Captioned web image listing:
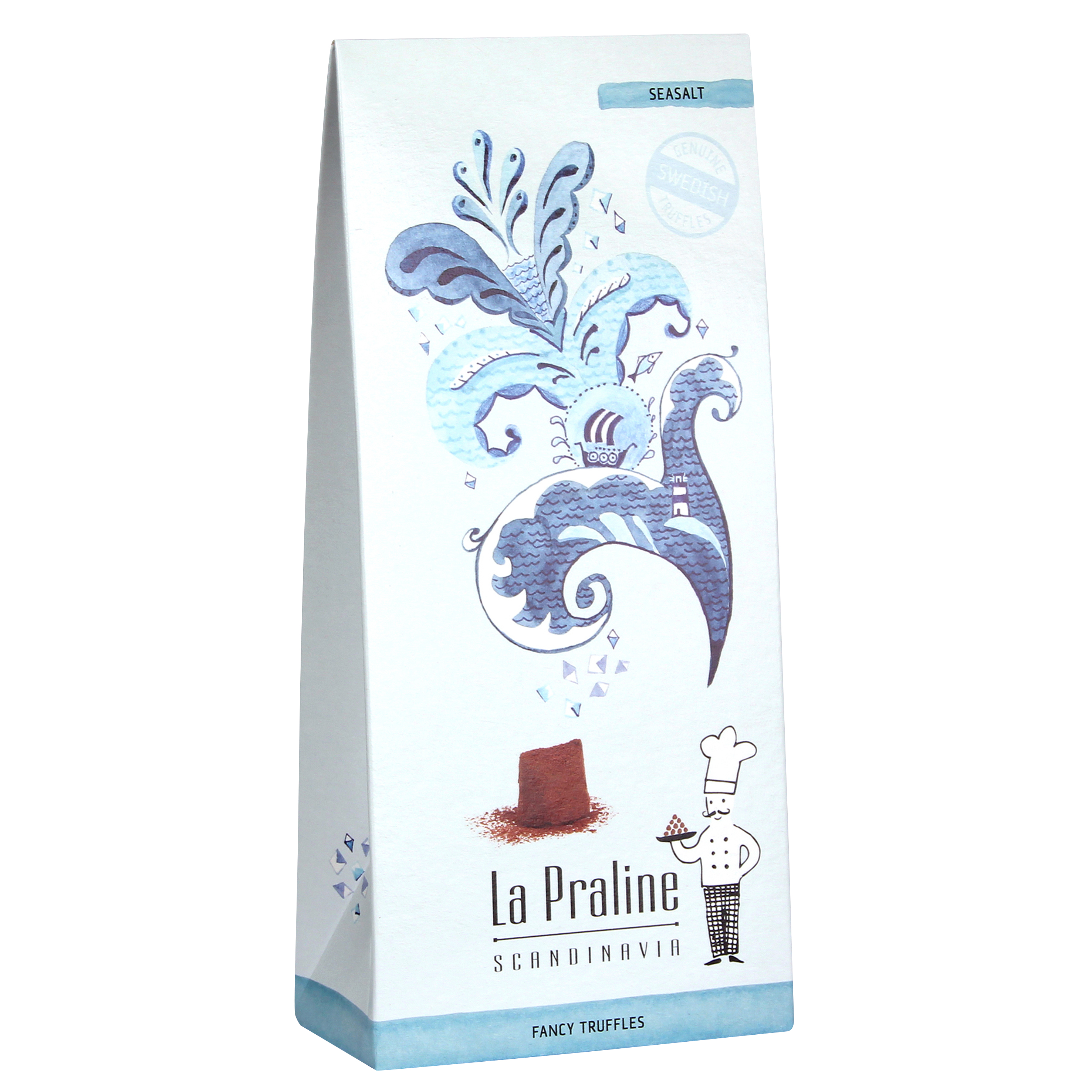 Truffles Art Collection Sea Salt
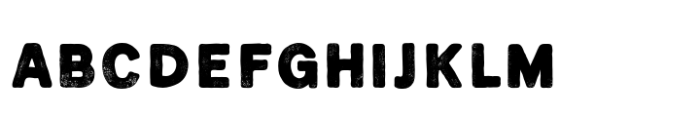 Veld Sans Black Distressed Font UPPERCASE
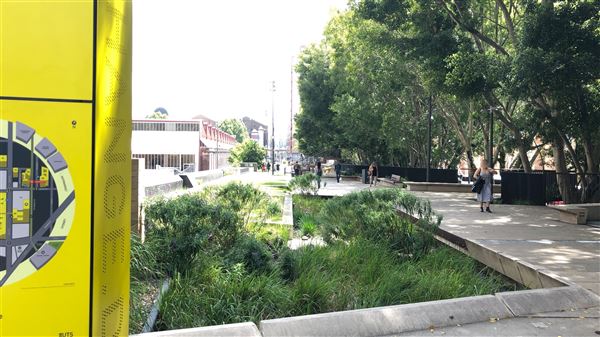 Ultimo - The Goods Line & Dr. Chau Chak Wing Building (26/10/2018 - Credits: Shannon Wheeler)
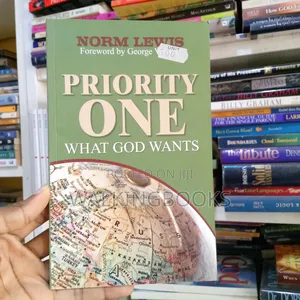 Priority One Book - Available for Order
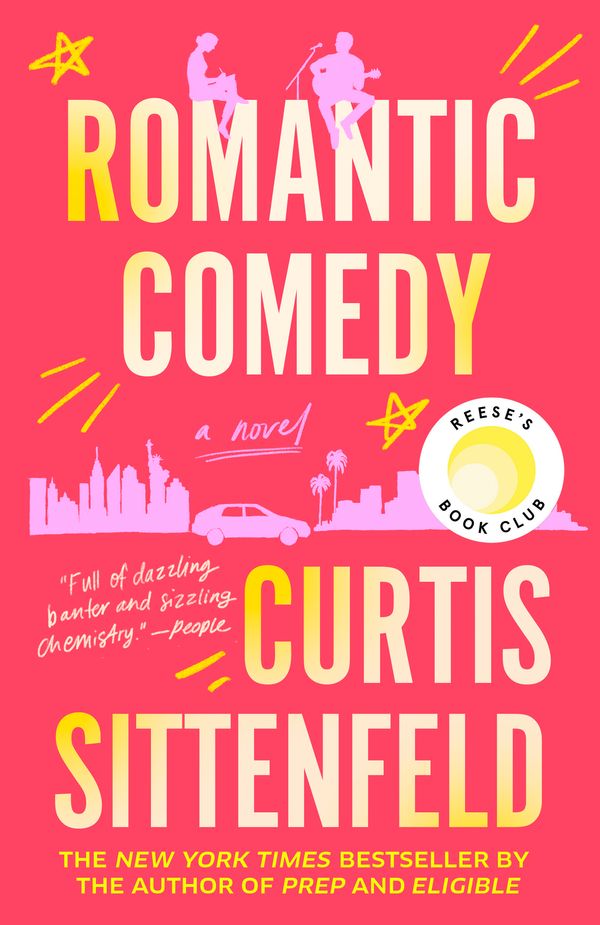 Cover Art for 9780399590962, Romantic Comedy by Curtis Sittenfeld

» **Exercise prompt**: Can you write out every line of the listing above word for word, leaving out the pictures?

» **Solution for this problem**:
 Truffles Art Collection Sea Salt
 Veld Sans Black Distressed Font UPPERCASE
 Ultimo - The Goods Line & Dr. Chau Chak Wing Building (26/10/2018 - Credits: Shannon Wheeler)
 Priority One Book - Available for Order
 Cover Art for 9780399590962, Romantic Comedy by Curtis Sittenfeld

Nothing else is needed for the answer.